Ignore the highlighting for the moment and instead focus on the pattern of using an event for notification when the process completes.
Because System.Diagnostics.Process includes a notification upon exit, we register for this notification and use it as a callback from which we can invoke TaskCompletionSource.SetResult. The code in Listing 3 provides a fairly common pattern with which to create an asynchronous method without having to resort to TaskEx.Run.
Another important characteristic that an async method might require is cancellation, and the TAP relies on the same methods as the TPL -- namely System.Threading.CancellationToken. Listing 3 highlights the code necessary to support cancellation. In this example I allow for canceling before the process ever starts, as well as an attempt to close the application main window (if there is one). A more aggressive approach would be to call Process.Kill, but this could cause problems for the program that's executing.
Notice that I don't register for the cancellation event until after the process is started. This avoids any race conditions that might occur if cancellation is triggered before the process is actually started.
One last feature to consider supporting is a progress update. Listing 4 shows the full RunProcessAsync with just such an update.
Advantages
It seems like every release of the .NET Framework includes one additional asynchronous pattern. The TAP is no exception, as it introduces brand new capabilities involving the synchronization context and, therefore, the ability to schedule work back onto a thread implicitly when other asynchronous activities complete. As outlined in this article, the TAP pattern gives guidance not only from the consumer perspective, but also for the producer of an async method. Although examples have centered mainly on client UI processing-type scenarios, the use of such patterns and avoiding multithreading when it isn't required are potentially even more significant in server scenarios.

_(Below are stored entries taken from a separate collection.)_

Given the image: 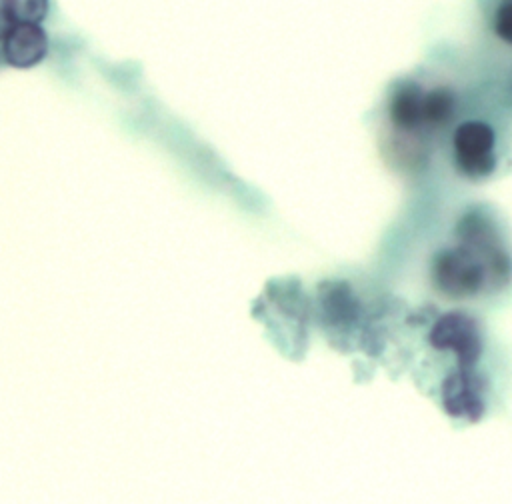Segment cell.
I'll list each match as a JSON object with an SVG mask.
<instances>
[{
	"mask_svg": "<svg viewBox=\"0 0 512 504\" xmlns=\"http://www.w3.org/2000/svg\"><path fill=\"white\" fill-rule=\"evenodd\" d=\"M450 94L446 90H434L432 94L424 96V120L440 122L450 114Z\"/></svg>",
	"mask_w": 512,
	"mask_h": 504,
	"instance_id": "ba28073f",
	"label": "cell"
},
{
	"mask_svg": "<svg viewBox=\"0 0 512 504\" xmlns=\"http://www.w3.org/2000/svg\"><path fill=\"white\" fill-rule=\"evenodd\" d=\"M12 22H10V18H8V14H6V10H4V2L0 0V40H4L6 38V34L12 30Z\"/></svg>",
	"mask_w": 512,
	"mask_h": 504,
	"instance_id": "30bf717a",
	"label": "cell"
},
{
	"mask_svg": "<svg viewBox=\"0 0 512 504\" xmlns=\"http://www.w3.org/2000/svg\"><path fill=\"white\" fill-rule=\"evenodd\" d=\"M48 40L38 24H14L2 40V54L8 64L28 68L46 56Z\"/></svg>",
	"mask_w": 512,
	"mask_h": 504,
	"instance_id": "277c9868",
	"label": "cell"
},
{
	"mask_svg": "<svg viewBox=\"0 0 512 504\" xmlns=\"http://www.w3.org/2000/svg\"><path fill=\"white\" fill-rule=\"evenodd\" d=\"M430 340L436 348H450L460 356L462 362L476 360L480 352V338L474 320L460 312L444 314L432 328Z\"/></svg>",
	"mask_w": 512,
	"mask_h": 504,
	"instance_id": "7a4b0ae2",
	"label": "cell"
},
{
	"mask_svg": "<svg viewBox=\"0 0 512 504\" xmlns=\"http://www.w3.org/2000/svg\"><path fill=\"white\" fill-rule=\"evenodd\" d=\"M12 24H38L48 12V0H2Z\"/></svg>",
	"mask_w": 512,
	"mask_h": 504,
	"instance_id": "52a82bcc",
	"label": "cell"
},
{
	"mask_svg": "<svg viewBox=\"0 0 512 504\" xmlns=\"http://www.w3.org/2000/svg\"><path fill=\"white\" fill-rule=\"evenodd\" d=\"M444 404L450 414L466 416L468 420H476L484 408L480 392L464 372L444 384Z\"/></svg>",
	"mask_w": 512,
	"mask_h": 504,
	"instance_id": "5b68a950",
	"label": "cell"
},
{
	"mask_svg": "<svg viewBox=\"0 0 512 504\" xmlns=\"http://www.w3.org/2000/svg\"><path fill=\"white\" fill-rule=\"evenodd\" d=\"M494 32L508 44H512V0L498 6L494 16Z\"/></svg>",
	"mask_w": 512,
	"mask_h": 504,
	"instance_id": "9c48e42d",
	"label": "cell"
},
{
	"mask_svg": "<svg viewBox=\"0 0 512 504\" xmlns=\"http://www.w3.org/2000/svg\"><path fill=\"white\" fill-rule=\"evenodd\" d=\"M494 132L488 124L470 120L456 128L454 132V152L460 168L466 174L480 176L494 168Z\"/></svg>",
	"mask_w": 512,
	"mask_h": 504,
	"instance_id": "6da1fadb",
	"label": "cell"
},
{
	"mask_svg": "<svg viewBox=\"0 0 512 504\" xmlns=\"http://www.w3.org/2000/svg\"><path fill=\"white\" fill-rule=\"evenodd\" d=\"M392 118L402 128H414L424 120V96L418 88H404L394 96Z\"/></svg>",
	"mask_w": 512,
	"mask_h": 504,
	"instance_id": "8992f818",
	"label": "cell"
},
{
	"mask_svg": "<svg viewBox=\"0 0 512 504\" xmlns=\"http://www.w3.org/2000/svg\"><path fill=\"white\" fill-rule=\"evenodd\" d=\"M436 280L448 292H472L480 286L482 266L466 250H450L436 262Z\"/></svg>",
	"mask_w": 512,
	"mask_h": 504,
	"instance_id": "3957f363",
	"label": "cell"
}]
</instances>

Consider one particularly compelling example involving database queries. In the past, all database queries on the server have executed by synchronously blocking one of the session threads used to process requests coming in -- again, very limiting and expensive -- or by requesting a thread from the thread pool. By utilizing the TAP on database calls, however, the same thread can be used over and over again even though the work scheduled for the thread hasn't reached completion.
In other words, rather than waiting for a thread's work to complete before returning a thread to the thread pool, the TAP allows the thread to be used to process other requests against the synchronization context every single time (and for the duration) an async method is invoked. This provides a significant increase in potential throughput for each individual thread.
However, the advantages don't stop with performance alone. The language changes that accompany the TAP (making it possible to write code without having to wrestle with the obfuscations to readability introduced by callbacks) are also significant -- even more so, given the prevalence of exclusively asynchronous APIs in Windows Phone 7 and Silverlight.